Alors, comme ça, les ordinateurs seraient des instruments du Diable ? Newt n’avait aucune difficulté à le croire. Il fallait bien que ce soient les instruments de quelqu’un,et il avait la preuve que ce n’étaient pas les siens.
La voiture s’arrêta avec une secousse.
La base aérienne semblait avoir subi des dégâts. Plusieurs gros arbres s’étaient abattus à proximité de l’entrée, et des hommes tentaient de les dégager avec une pelleteuse. Le garde en faction les observait sans passion, mais il se retourna à moitié et lança un regard froid en direction de la voiture.
« Bon, décida Newt. Choisis une carte. »
3001. À l’avers du nid de l’Aigle eftoit chu le grandz frefne.
« C’est tout ?
– Oui. Nous avions toujours cru que c’était une référence à la révolution d’Octobre. Continue sur ce chemin et tourne à gauche. »

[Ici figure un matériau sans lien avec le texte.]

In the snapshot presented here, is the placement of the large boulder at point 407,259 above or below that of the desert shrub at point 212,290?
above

Le tournant les mena sur une petite route étroite, que longeait sur la gauche la clôture grillagée de la base.
« Et maintenant, range-toi ici. Il y a souvent des voitures dans le coin, personne n’y fait attention, expliqua Anathème.
– Où est-ce qu’on est ?
– C’est le rendez-vous local des amoureux.
– Voilà donc pourquoi le sol semble moquetté de caoutchouc. »
Ils suivirent la route ombragée d’arbres sur une centaine de mètres jusqu’au frêne. Agnès avait eu raison. Il était très grand. Il était tombé sur la barrière.
Un garde, assis dessus, fumait une cigarette. C’était un Noir. Newt culpabilisait toujours en présence de Noirs américains, redoutant qu’on ne le blâme pour deux cents ans d’esclavagisme.
L’homme se redressa à leur approche, puis reprit une posture plus détendue.
« Oh, salut, Anathème, lança-t-il.
– Salut, George. Sacrée tempête, non ?
– C’est sûr. »
Ils continuèrent leur route. Il les regarda jusqu’à ce qu’ils aient disparu.
« Tu le connais ? demanda Newt avec une nonchalance de commande.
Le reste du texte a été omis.